The High Cost of Benchmarking AI Models: A Growing Concern for Transparency

Elliot Kim

Elliot Kim

April 10, 2025 · 3 min read
The High Cost of Benchmarking AI Models: A Growing Concern for Transparency

The development of advanced AI models has led to a new challenge in the field: the high cost of benchmarking. According to data from Artificial Analysis, a third-party AI testing outfit, evaluating OpenAI's o1 reasoning model across a suite of seven popular AI benchmarks costs a staggering $2,767.05. This raises concerns about the transparency and reproducibility of AI research, as independent verification of these models becomes increasingly difficult.

The cost of benchmarking is not limited to OpenAI's models. Anthropic's Claude 3.7 Sonnet, a "hybrid" reasoning model, costs $1,485.35 to test, while OpenAI's o3-mini-high model costs $344.59. In contrast, non-reasoning models like OpenAI's GPT-4o and Claude 3.6 Sonnet cost significantly less, at $108.85 and $81.41, respectively.
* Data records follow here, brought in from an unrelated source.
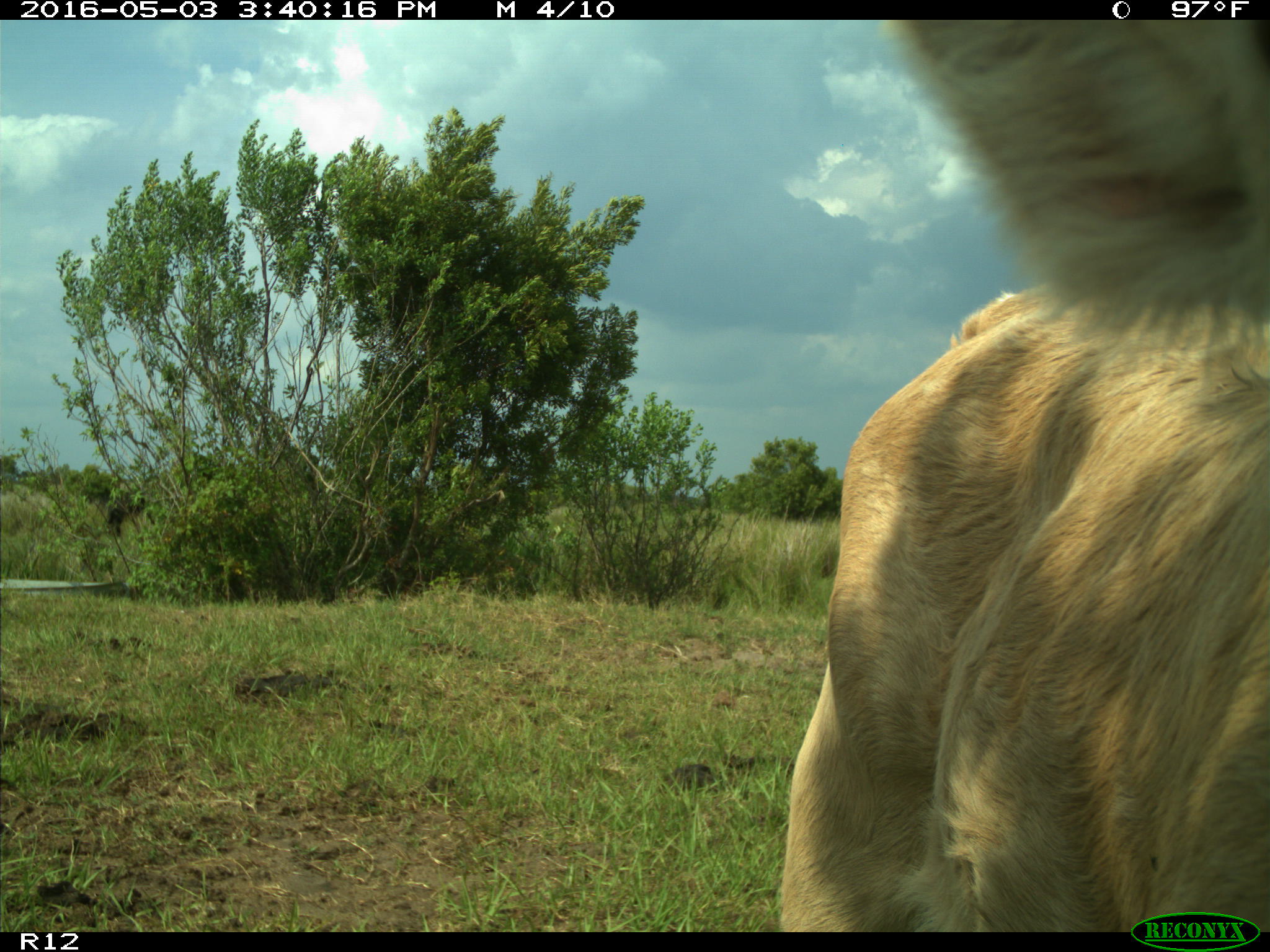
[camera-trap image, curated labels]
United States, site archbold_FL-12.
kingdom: Animalia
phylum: Chordata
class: Mammalia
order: Artiodactyla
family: Bovidae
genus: Bos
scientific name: Bos taurus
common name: domestic cow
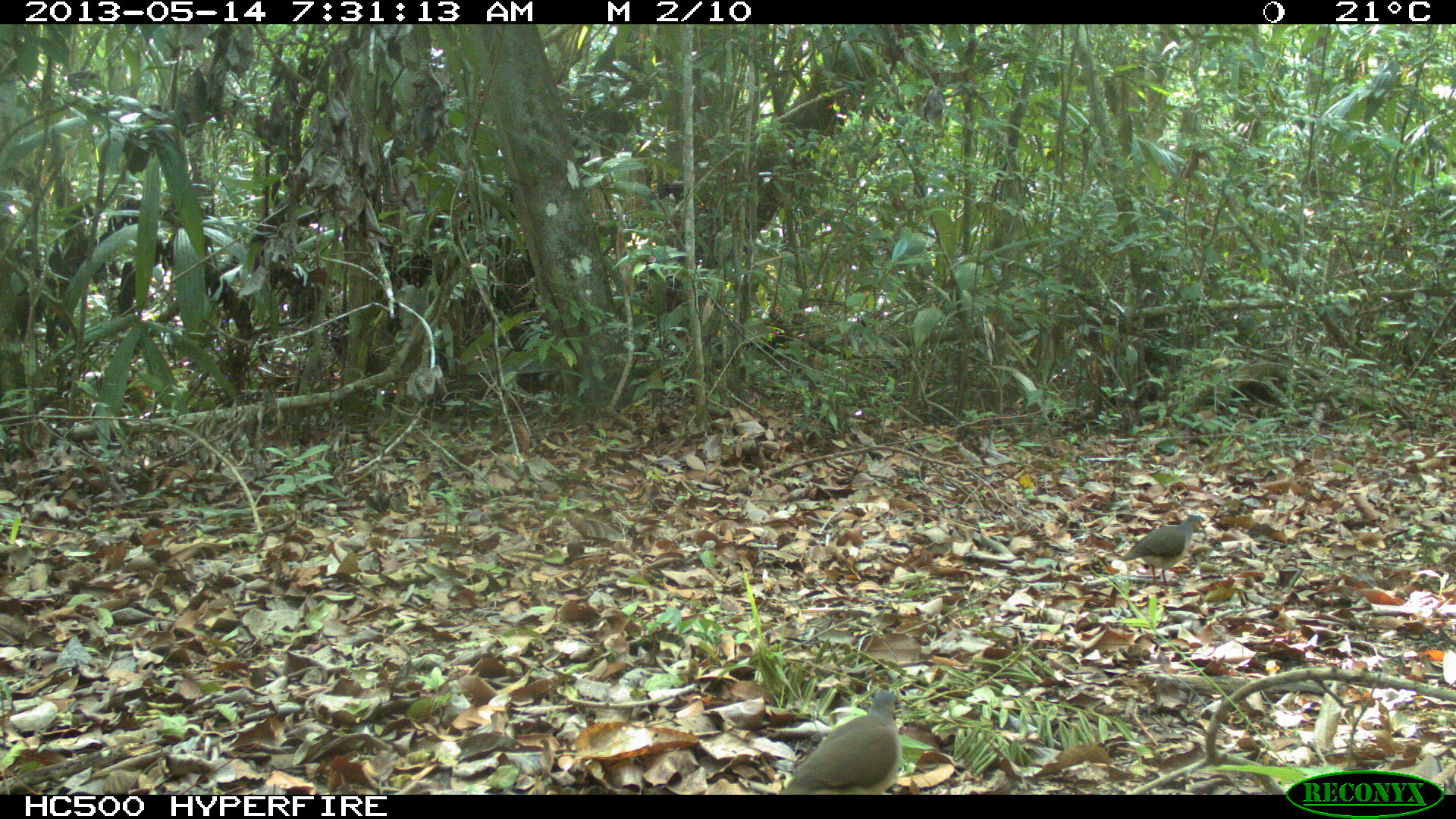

Artificial Analysis has spent roughly $5,200 evaluating around a dozen reasoning models, close to twice the amount spent on over 80 non-reasoning models.

The high cost of benchmarking is attributed to the large number of tokens generated by reasoning models. Tokens represent bits of raw text, and OpenAI's o1 generated over 44 million tokens during benchmarking tests, eight times the amount generated by GPT-4o. Since most AI companies charge for model usage by the token, the cost adds up quickly. Modern benchmarks also tend to elicit a lot of tokens from models due to complex, multi-step tasks, according to Jean-Stanislas Denain, a senior researcher at Epoch AI.

The increasing cost of benchmarking has significant implications for the AI research community. Ross Taylor, CEO of AI startup General Reasoning, estimates that a single run-through of MMLU Pro, a question set designed to benchmark a model's language comprehension skills, would cost more than $1,800. This raises concerns about the ability of academics and smaller organizations to reproduce results, as they may not have the resources to afford the high cost of benchmarking.

Many AI labs, including OpenAI, provide benchmarking organizations with free or subsidized access to their models for testing purposes. However, this practice has been criticized for potentially coloring the results and threatening the integrity of the evaluation scoring. As Ross Taylor notes, "From [a] scientific point of view, if you publish a result that no one can replicate with the same model, is it even science anymore?"

The growing cost of benchmarking AI models highlights the need for more transparency and accessibility in AI research. As the field continues to evolve, it is essential to address these concerns and ensure that the development of AI models is guided by scientific principles and reproducibility.

In response to these concerns, Artificial Analysis co-founder George Cameron stated that the organization plans to increase its benchmarking spend as more AI labs develop reasoning models. However, this may not be a sustainable solution in the long run. The AI research community must come together to address the issue of benchmarking costs and ensure that the development of AI models is transparent, reproducible, and accessible to all.